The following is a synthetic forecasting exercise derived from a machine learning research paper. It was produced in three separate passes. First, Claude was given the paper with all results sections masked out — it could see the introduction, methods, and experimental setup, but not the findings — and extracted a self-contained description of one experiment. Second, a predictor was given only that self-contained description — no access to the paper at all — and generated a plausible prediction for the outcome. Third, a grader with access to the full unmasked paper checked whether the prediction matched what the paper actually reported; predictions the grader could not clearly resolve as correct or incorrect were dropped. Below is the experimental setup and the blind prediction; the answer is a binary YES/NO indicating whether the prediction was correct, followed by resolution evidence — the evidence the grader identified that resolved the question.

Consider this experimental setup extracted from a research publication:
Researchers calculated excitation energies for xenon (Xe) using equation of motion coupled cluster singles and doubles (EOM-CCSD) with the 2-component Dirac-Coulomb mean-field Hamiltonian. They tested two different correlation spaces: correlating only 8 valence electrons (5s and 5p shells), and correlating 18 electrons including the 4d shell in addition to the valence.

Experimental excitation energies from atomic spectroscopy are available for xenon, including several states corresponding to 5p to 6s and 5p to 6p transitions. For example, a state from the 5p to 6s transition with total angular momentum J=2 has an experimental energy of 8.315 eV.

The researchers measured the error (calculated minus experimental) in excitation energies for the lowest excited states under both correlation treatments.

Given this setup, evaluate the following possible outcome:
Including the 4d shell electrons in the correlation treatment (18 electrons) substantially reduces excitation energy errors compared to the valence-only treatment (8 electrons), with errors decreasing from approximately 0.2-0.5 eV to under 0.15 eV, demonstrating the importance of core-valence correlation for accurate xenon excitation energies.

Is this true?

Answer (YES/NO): NO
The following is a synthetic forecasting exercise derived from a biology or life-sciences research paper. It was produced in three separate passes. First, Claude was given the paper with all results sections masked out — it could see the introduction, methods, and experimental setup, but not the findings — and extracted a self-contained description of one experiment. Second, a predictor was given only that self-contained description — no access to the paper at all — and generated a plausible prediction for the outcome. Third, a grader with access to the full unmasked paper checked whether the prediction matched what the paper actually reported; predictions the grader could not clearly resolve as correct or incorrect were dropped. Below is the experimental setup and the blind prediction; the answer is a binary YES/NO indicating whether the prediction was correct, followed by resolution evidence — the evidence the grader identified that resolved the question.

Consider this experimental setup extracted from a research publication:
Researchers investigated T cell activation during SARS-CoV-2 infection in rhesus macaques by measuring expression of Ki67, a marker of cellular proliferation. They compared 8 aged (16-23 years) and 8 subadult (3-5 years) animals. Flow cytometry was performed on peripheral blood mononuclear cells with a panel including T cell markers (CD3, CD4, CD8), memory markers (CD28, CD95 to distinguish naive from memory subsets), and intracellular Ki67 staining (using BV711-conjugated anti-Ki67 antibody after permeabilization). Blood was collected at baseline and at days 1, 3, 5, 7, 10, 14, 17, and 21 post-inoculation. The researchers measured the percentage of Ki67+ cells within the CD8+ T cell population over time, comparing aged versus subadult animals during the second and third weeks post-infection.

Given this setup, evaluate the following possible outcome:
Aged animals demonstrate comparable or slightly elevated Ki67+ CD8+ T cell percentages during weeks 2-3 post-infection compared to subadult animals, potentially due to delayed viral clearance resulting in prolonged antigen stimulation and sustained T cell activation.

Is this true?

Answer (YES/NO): NO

• [AIM OF THE TASK]
Please restate word for word the lines of the material above, beginning with the one that holds "Researchers investigated T" and ending with the last.

• [EXPECTED ANSWER]
Researchers investigated T cell activation during SARS-CoV-2 infection in rhesus macaques by measuring expression of Ki67, a marker of cellular proliferation. They compared 8 aged (16-23 years) and 8 subadult (3-5 years) animals. Flow cytometry was performed on peripheral blood mononuclear cells with a panel including T cell markers (CD3, CD4, CD8), memory markers (CD28, CD95 to distinguish naive from memory subsets), and intracellular Ki67 staining (using BV711-conjugated anti-Ki67 antibody after permeabilization). Blood was collected at baseline and at days 1, 3, 5, 7, 10, 14, 17, and 21 post-inoculation. The researchers measured the percentage of Ki67+ cells within the CD8+ T cell population over time, comparing aged versus subadult animals during the second and third weeks post-infection.

Given this setup, evaluate the following possible outcome:
Aged animals demonstrate comparable or slightly elevated Ki67+ CD8+ T cell percentages during weeks 2-3 post-infection compared to subadult animals, potentially due to delayed viral clearance resulting in prolonged antigen stimulation and sustained T cell activation.

Is this true?

Answer (YES/NO): NO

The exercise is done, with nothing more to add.